Depolarisation of the surface membrane in skeletal muscle fibres causes the excitation-contraction coupling (ECC) by triggering a series of events that ends with the contraction of the fibre. Depolarisation propagates as an action potential into the fibre via the T tubular system (TT) where the dihydropyridine receptors (DHPR) lie arranged in tetrads. Each unit of the tetrad is also a voltage operated L-type Ca2+ channel (L-CaC) (Fig. 1), consisting of five subunits: α1, α2, β, γ and δ. The pore-forming unit α1 has an aminoacidic sequence organized in four repeated domains (I, II, III, IV), each containing six transmembrane segments (S1-S6). The S4 segments contain positively charged aminoacid residues (yellow cylinders in Fig. 1). When the TT membrane is depolarised the charged S4-segment senses the new potential and moves. This movement, recorded by electrophysiological techniques, is called intramembrane charge movement (ICM). ICM determines the opening of the L-CaC and the movement of the loop between the II and III domain. Consequently, the coupled ryanodine receptor/Ca2+-release channel (RyR/CRC) of the sarcoplasmic reticulum (SR) opens and the luminal Ca2+, stored in the SR can flow into the myoplasm (Figs. 1 and 2).

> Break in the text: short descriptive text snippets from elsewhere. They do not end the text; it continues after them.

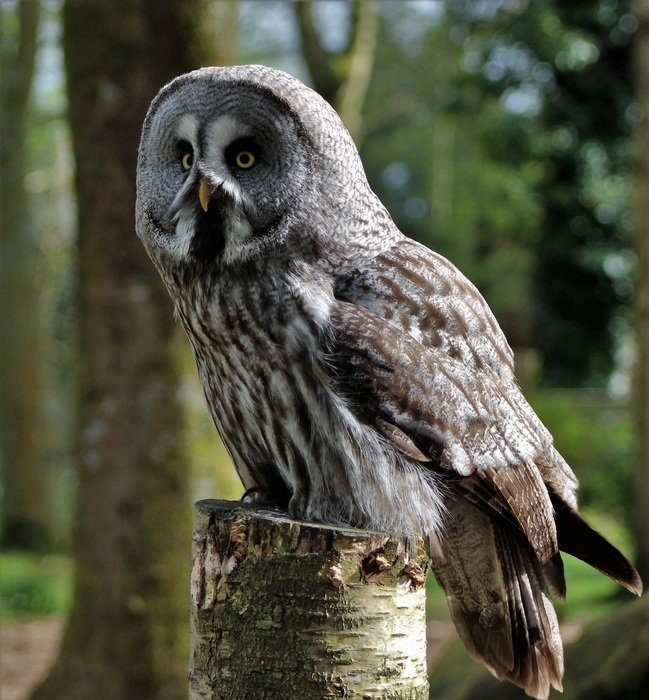 Grey Owl Large Owl Owl Bird
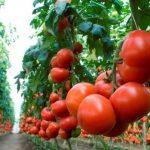 Семена томатов: самые урожайные сорта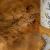 csodaszarvas (Közepes)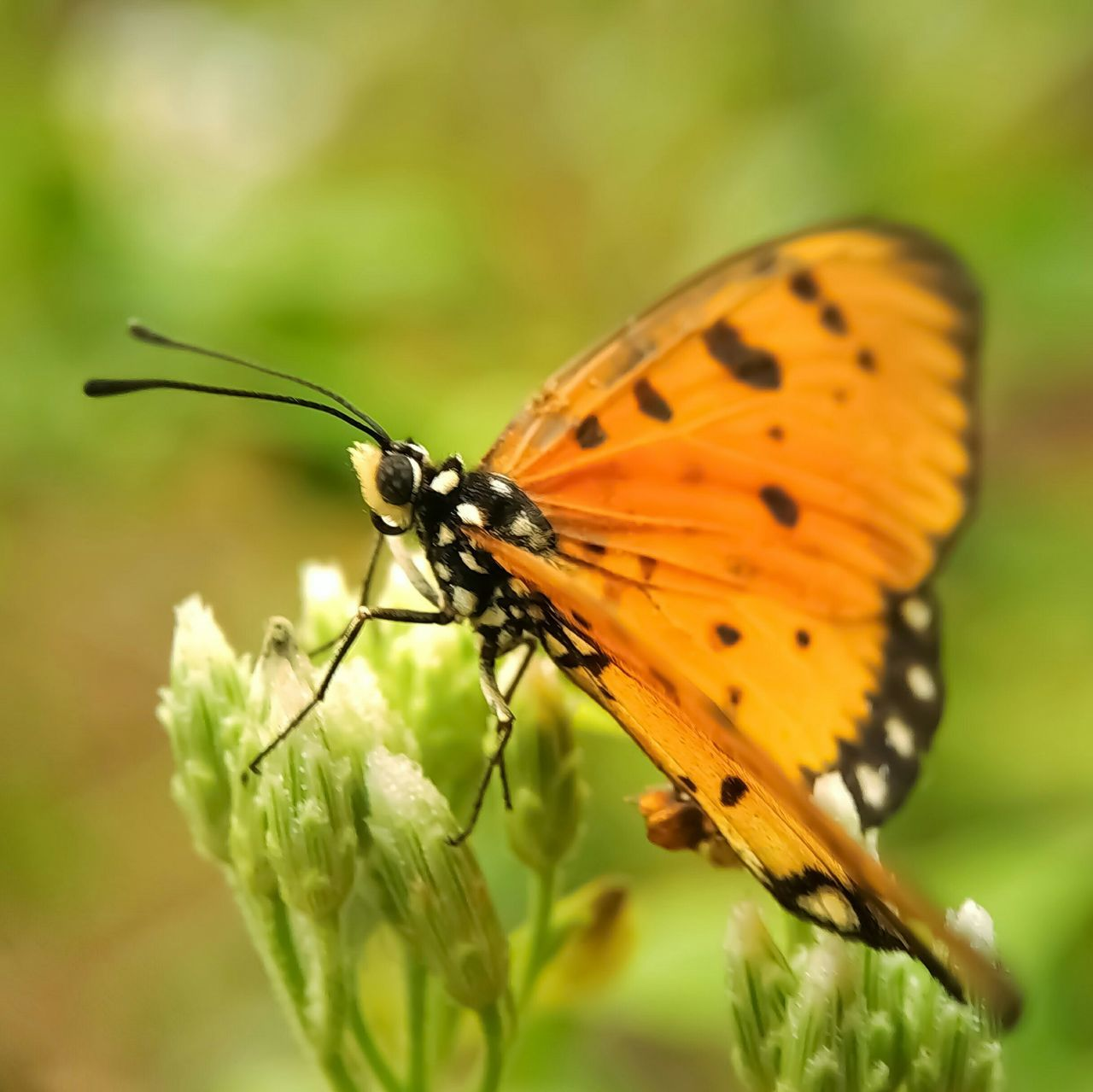 insect, animals in the wild, animal themes, one animal, no people, close-up, nature, animal wildlife, plant, leaf, outdoors, butterfly - insect, day, beauty in nature, fragility, freshness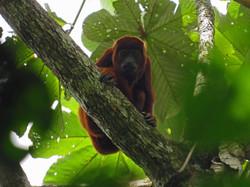 Filandia monkey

ICM involves three groups of charges with different voltage thresholds and voltage dependence. In fact, in normally polarized skeletal muscle fibres, ICM has been resolved into three components, an early qß, evoked by any depolarising step, and two delayed components, qγ and qh (Francini et al. 2001; Squecco et al. 2004) evoked only by voltage steps more positive than a certain threshold (about –56 and –38 mV in frog and rat, respectively). The time course of qß shows a monotonic decay (Fig. 2) and it seems not to be involved in ECC since the total amount of charge moved is not affected by pharmacological interventions directed at L-CaC such as Cd2+, nifedipine or alkanols. The hump–form charges qγ and qh can be resolved into two different ICM components by evaluating the voltage dependence of the amount of charge moved by depolarising steps above the voltage threshold (Fig. 3). In particular, the qγ movement triggers the opening of the coupled RyR/CRC, allowing a high Ca2+ flux from the SR into the myoplasm and promoting muscle contraction (Fig. 2B,C red arrow through RyR/CRC). The qh charge mobilization determines the opening of the sarcolemmal L-CaC that allows Ca2+ influx (ICa) from the external medium into the myoplasm (Fig. 2B,C red arrow through L-CaC). This may further enhance ECC by acting on RyR/CRC via Ca2+-induced Ca2+ release.
As described above, ECC is a one-way interaction between two proteins where the voltage-sensing promotes the RyR/CRC activation via mechanical and Ca2+-dependent coupling (Fig. 2B,C yellow and red arrows, respectively). Some evidence suggests a more complex functional communication. A reciprocal interaction, or cross-talk, is possible between these two proteins that involves specific regions of the coupled RyR/CRC. Thus, in addition to‘receiving’ the orthograde ECC signal from the L-CaC, RyR/CRC seems to ‘answer’ with a retrograde regulation (Fig. 2B,C, blue arrow) that increases the Ca2+ channel activity of the L-CaC (Nakai et al. 1998) causing an enhancement of ICa.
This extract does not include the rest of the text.